Efficacy and safety of BNT327, a PD-L1 x VEGF-A bispecific antibody for first-line treatment of unresectable malignant mesothelioma

8511. First report of efficacy and safety results from a phase 2 trial evaluating BNT327/PM8002 plus chemotherapy (chemo) as first-line treatment (1L) in unresectable malignant mesothelioma.
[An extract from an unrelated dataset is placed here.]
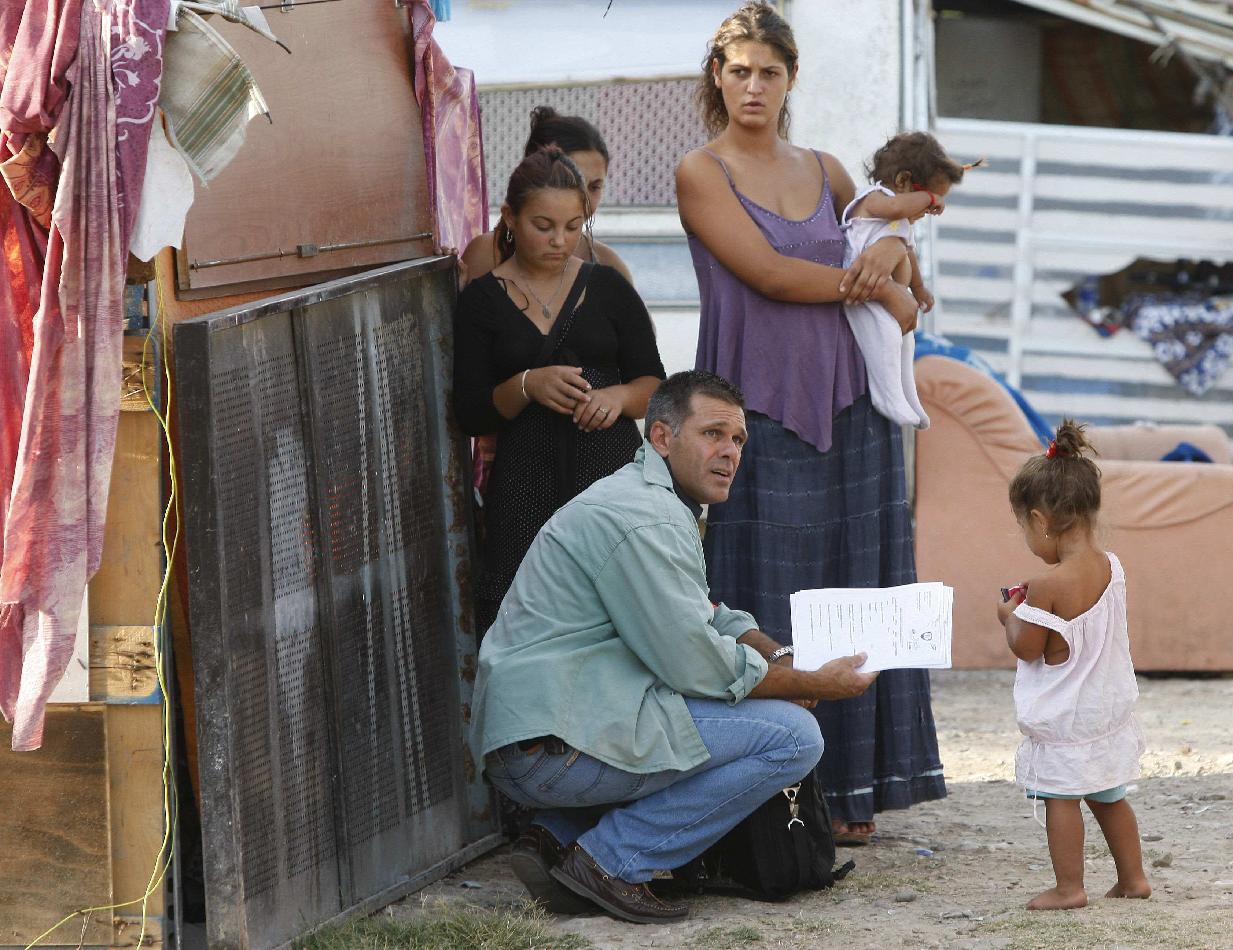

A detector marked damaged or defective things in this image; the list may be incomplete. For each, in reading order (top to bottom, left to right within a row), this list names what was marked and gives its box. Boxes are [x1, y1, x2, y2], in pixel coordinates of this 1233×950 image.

rusty metal door [175, 255, 500, 942]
On behalf of Ying Cheng (Jilin Cancer Hospital, Changchun, China), Liang Zhang (Jilin Cancer Hospital, Changchun, China) reported the first results of a single arm phase 2 trial of BNT327, a PD-L1 x VEGF-A bispecific antibody, for first-line treatment of patients with unresectable malignant mesothelioma. In addition to binding to PD-L1 on tumors to promote T cell-mediated anti-tumor activity, BNT327 also binds to VEGF, blocking immunosuppressive VEGF signaling in the tumor microenvironment and normalizing tumor vasculature. BNT327 has exhibited encouraging preliminary activity and a manageable safety profile for small cell lung cancer and non-small cell lung cancer. 31 patients with unresectable malignant mesothelioma with no prior systemic therapy were treated with BNT327 and chemotherapy, followed by maintenance therapy with BNT327 until progression or disease toxicity. 23 patients in the study had malignant plural mesothelioma (MPM), and 8 patients had malignant peritoneal mesothelioma (MPeM). The confirmed objective response rate (cORR) was 51.6% in the total patient population, and cORR was 43.5% among patients with MPM and 75.0% among patients MPeM. Disease control rates were 90.3% for all patients, 87.0% for patients with MPM and 100% for patients with MPeM. At a median follow-up of 22.3 months, median progression-free survival was 16.6 months for all patients, 15.8 months for patients with MPM, and not yet mature for patients with MPeM. Survival data are not mature, but the 15-month overall survival rates for all patients, patients with MPM, and patients with MPeM were 77.4%, 82.6%, and 62.5%, respectively. All patients in the study experienced treatment-related adverse events (TRAEs), and 93% of patients experienced a TRAE of grade 3 or 4. No treatment-related deaths occurred, 19.4% of patients experienced TRAEs leading to dose reduction, and 19.4% of patients experienced TRAEs leading to dose discontinuation. Although a larger, broader group of patients with malignant mesothelioma is needed to validate these results BNT327 showed promising efficacy as first-line treatment for malignant mesothelioma. Furthermore, this study is one of the first to report results of immunotherapy-based treatment for peritoneal mesothelioma, thus addressing a highly unmet medical need.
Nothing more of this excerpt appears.